Für diese Forschungen erhielt Robert E. Lucas 1995 den Nobelpreis für Wirtschaftswissenschaften. Sein Aufsatz von 1976, der als "Lucas-Kritik" in die Geschichte ökonomischer Ideen einging, gilt zu Recht als Fundamentalkritik an der Konjunkturpolitik im Gefolge des großen John Maynard Keynes. Keynesianische Modelle taugten nicht für Prognosen und für praktische Politik, da sie von Erwartungen abhingen, die durch genau diese Politik geprägt wurden. Die 1980er-Jahre, in denen die meisten westlichen Staaten auf Konjunkturprogramme verzichteten und langsam Geldwertstabilität einkehrte, bestätigten Lucas.

Doch dann kamen die Finanzkrise der Jahre 2008 und 2009 und der dramatische Anstieg der Inflation während und nach der Pandemie, von der viele Ökonomen, darunter auch Lucas, völlig überrascht wurden. Dessen Ruf schadete das nicht. Allerdings wurde auch Keynes darüber wieder modern.
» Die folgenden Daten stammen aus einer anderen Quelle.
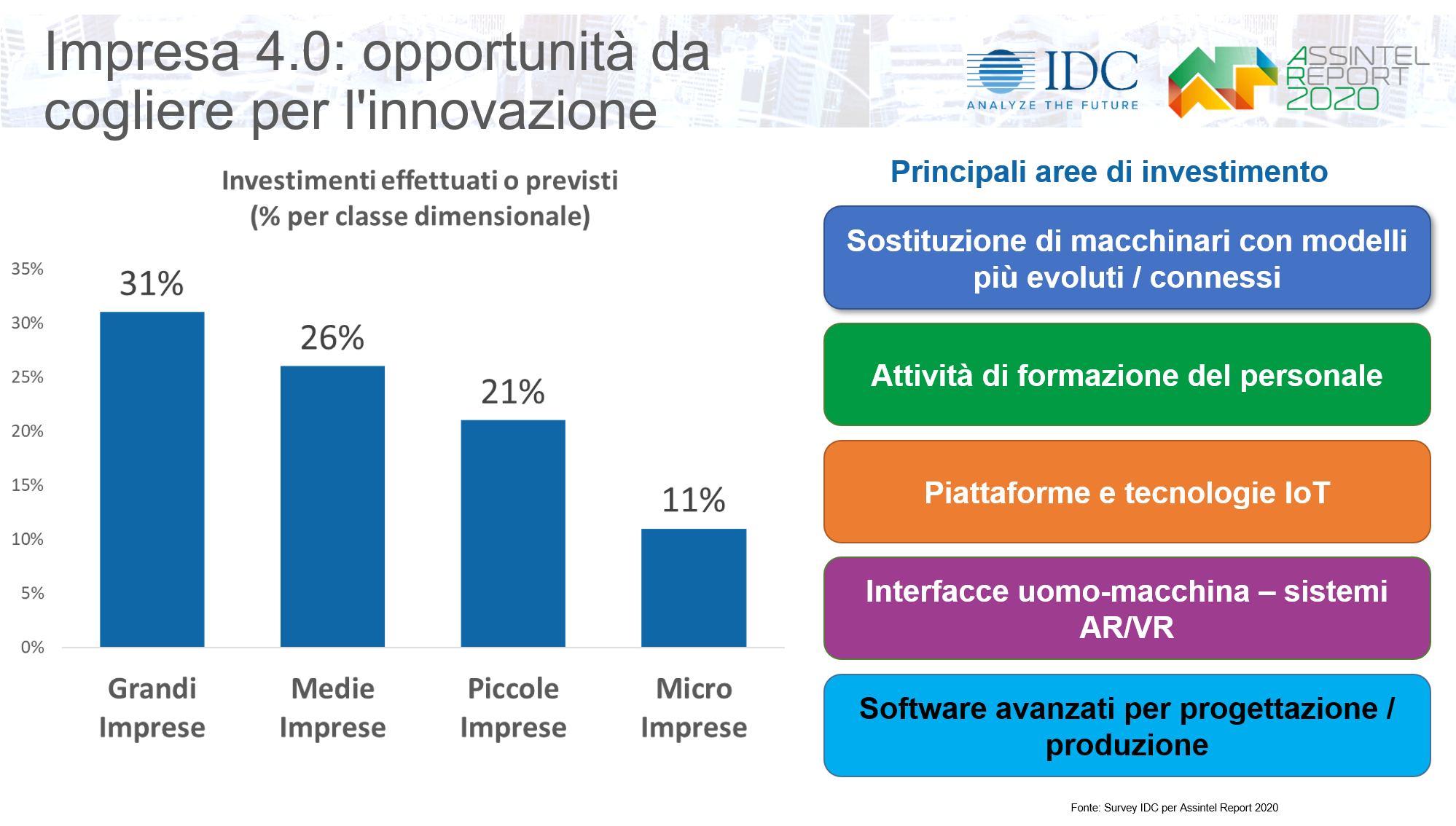 Impresa 4.0: opportunità da cogliere per l'innovazione

IDC
ANALYZE THE FUTURE

ASSINTEL REPORT 2020

Investimenti effettuati o previsti
(% per classe dimensionale)

35%
30%
25%
20%
15%
10%
5%
0%

31%
26%
21%
11%

Grandi Imprese
Medie Imprese
Piccole Imprese
Micro Imprese

Principali aree di investimento

Sostituzione di macchinari con modelli più evoluti / connessi

Attività di formazione del personale

Piattaforme e tecnologie IoT

Interfacce uomo-macchina – sistemi AR/VR

Software avanzati per progettazione / produzione

Fonte: Survey IDC per Assintel Report 2020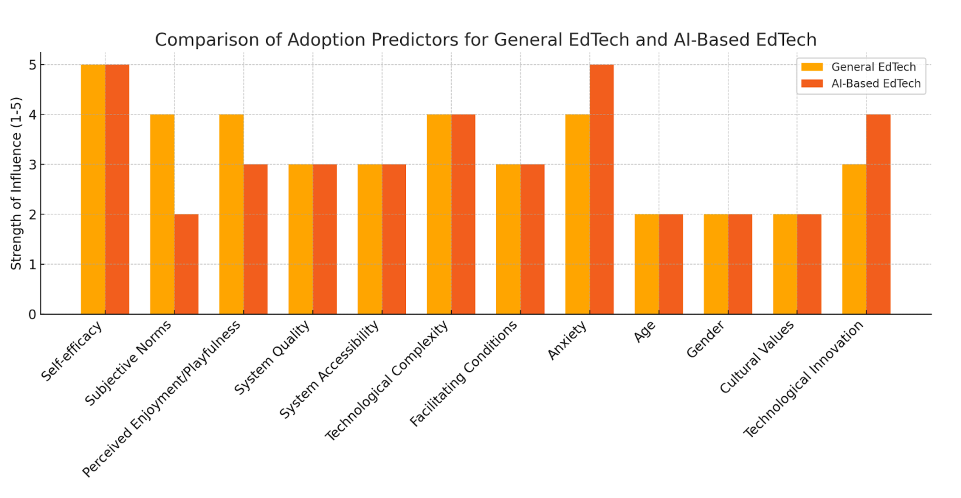 Comparison of Adoption Predictors for General EdTech and AI-Based EdTech

General EdTech
AI-Based EdTech

Strength of Influence (1-5)

5
4
3
2
1
0

Self-efficacy
Subjective Norms
Perceived Enjoyment/Playfulness
System Quality
System Accessibility
Technological Complexity
Facilitating Conditions
Anxiety
Age
Gender
Cultural Values
Technological Innovation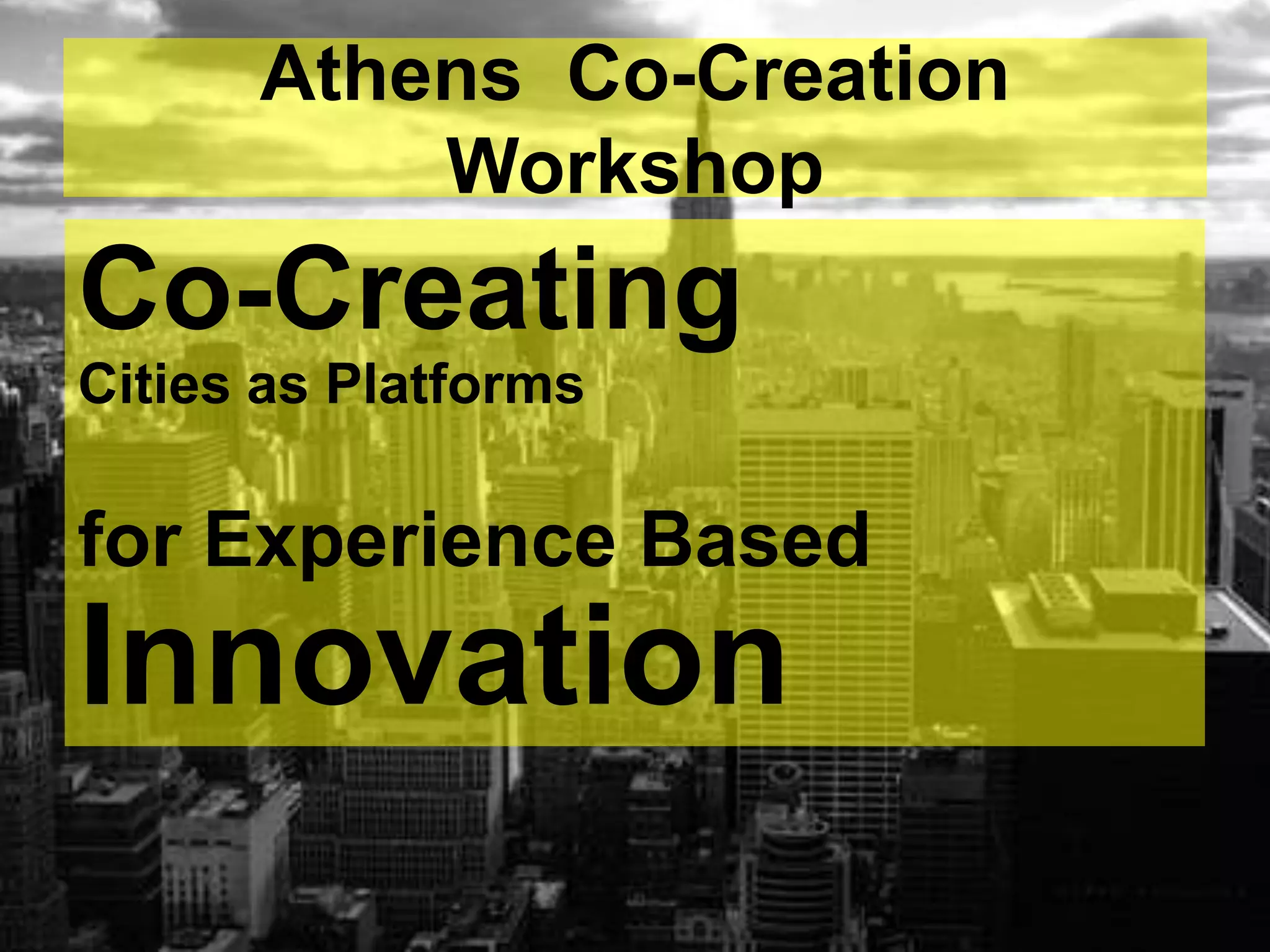 Athens Co-Creation Workshop

Co-Creating
Cities as Platforms

for Experience Based
Innovation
Robert E. Lucas wurde 1937 in Yakima im US-Bundesstaat Washington geboren. Als junger Mann war er besonders politisch interessiert und links. Er machte seinen ersten Abschluss in Geschichte an der Universität Chicago, wechselte für ein Jahr an die Universität Berkeley in Kalifornien und kehrte dann zurück nach Chicago. Dort schrieb er sich für Wirtschaftswissenschaften ein, und zwar aus "quasi-marxistischen Gründen", wie er später sagte. Er wollte Ökonomie verstehen, weil er glaubte, dass die Wirtschaft die Geschichte antreibt, und mit diesem Wissen ausgestattet Historiker werden.

Tatsächlich blieb er sowohl bei der Ökonomie als auch, mit kurzer Unterbrechung, an der mittlerweile vom Monetaristen Milton Friedman geprägten Universität Chicago. Seine zweite Frau Nancy Stokey ist ebenfalls eine angesehene Wirtschaftsprofessorin in Chicago. Am vergangenen Montag starb Robert Lucas im Alter von 85 Jahren.